Your objective.
Every line from the one with "Is the building" to the end of the data needs to be copied exactly, and no line before it.

Items from a data source.
_ _ _
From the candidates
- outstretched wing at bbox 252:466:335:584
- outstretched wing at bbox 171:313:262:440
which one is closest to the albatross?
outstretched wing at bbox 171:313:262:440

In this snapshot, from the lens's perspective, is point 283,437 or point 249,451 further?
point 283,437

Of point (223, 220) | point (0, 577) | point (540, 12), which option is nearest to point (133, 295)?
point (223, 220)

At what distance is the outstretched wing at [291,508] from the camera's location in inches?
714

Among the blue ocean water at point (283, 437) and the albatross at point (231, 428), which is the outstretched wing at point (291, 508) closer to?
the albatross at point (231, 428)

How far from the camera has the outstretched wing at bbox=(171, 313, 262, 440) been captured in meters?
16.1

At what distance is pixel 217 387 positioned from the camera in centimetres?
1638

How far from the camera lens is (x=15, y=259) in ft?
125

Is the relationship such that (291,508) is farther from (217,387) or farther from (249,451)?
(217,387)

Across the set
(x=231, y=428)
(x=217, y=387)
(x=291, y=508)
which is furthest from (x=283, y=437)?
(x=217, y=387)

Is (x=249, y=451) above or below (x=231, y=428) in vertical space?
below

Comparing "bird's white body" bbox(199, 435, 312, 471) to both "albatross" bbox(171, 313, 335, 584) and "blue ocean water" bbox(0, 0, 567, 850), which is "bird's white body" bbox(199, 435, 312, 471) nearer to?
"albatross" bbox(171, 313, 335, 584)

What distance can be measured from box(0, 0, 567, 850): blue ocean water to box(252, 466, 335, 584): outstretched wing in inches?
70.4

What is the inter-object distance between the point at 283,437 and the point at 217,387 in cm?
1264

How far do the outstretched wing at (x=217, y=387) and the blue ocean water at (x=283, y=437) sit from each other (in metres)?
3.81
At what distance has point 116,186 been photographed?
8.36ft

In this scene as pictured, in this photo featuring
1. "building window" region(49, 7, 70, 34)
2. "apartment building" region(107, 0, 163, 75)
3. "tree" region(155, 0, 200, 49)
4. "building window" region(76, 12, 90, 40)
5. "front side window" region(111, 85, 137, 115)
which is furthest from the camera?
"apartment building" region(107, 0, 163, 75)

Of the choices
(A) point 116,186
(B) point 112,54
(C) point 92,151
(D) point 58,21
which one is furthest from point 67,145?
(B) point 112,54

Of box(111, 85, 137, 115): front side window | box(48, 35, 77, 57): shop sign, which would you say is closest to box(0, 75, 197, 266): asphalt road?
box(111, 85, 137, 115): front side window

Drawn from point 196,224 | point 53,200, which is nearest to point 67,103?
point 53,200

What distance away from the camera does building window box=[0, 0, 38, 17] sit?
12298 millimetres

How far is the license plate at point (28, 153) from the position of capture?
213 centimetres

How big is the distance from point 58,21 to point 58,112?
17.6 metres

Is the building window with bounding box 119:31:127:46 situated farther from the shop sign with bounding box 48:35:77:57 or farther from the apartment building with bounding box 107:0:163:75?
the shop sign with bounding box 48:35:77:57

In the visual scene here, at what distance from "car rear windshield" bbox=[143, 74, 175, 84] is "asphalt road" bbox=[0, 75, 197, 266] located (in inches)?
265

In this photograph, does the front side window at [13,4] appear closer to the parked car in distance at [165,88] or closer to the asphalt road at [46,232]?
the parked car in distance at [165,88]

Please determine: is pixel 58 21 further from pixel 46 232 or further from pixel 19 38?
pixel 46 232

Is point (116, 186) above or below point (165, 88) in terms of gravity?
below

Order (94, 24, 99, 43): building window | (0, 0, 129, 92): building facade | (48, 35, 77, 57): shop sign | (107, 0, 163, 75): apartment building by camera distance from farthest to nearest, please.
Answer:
_ _ _
Worked solution.
Is the building window with bounding box 119:31:127:46 situated farther from the shop sign with bounding box 48:35:77:57 or farther from the apartment building with bounding box 107:0:163:75?
the shop sign with bounding box 48:35:77:57

In the visual scene here, at what distance from "car rear windshield" bbox=[143, 74, 175, 84] is "asphalt road" bbox=[0, 75, 197, 266] located (in inches)?
265

In this photograph, does the front side window at [13,4] appear closer to the parked car in distance at [165,88] or closer to the asphalt road at [46,232]?
the parked car in distance at [165,88]

Please determine: is pixel 58 21 further from pixel 46 232 or further from pixel 19 38?
pixel 46 232

Is point (116, 186) above or below point (165, 88) in terms of gravity?
below

Order (94, 24, 99, 43): building window | (0, 0, 129, 92): building facade | (48, 35, 77, 57): shop sign | (107, 0, 163, 75): apartment building by camera distance from farthest to nearest, please.
Answer:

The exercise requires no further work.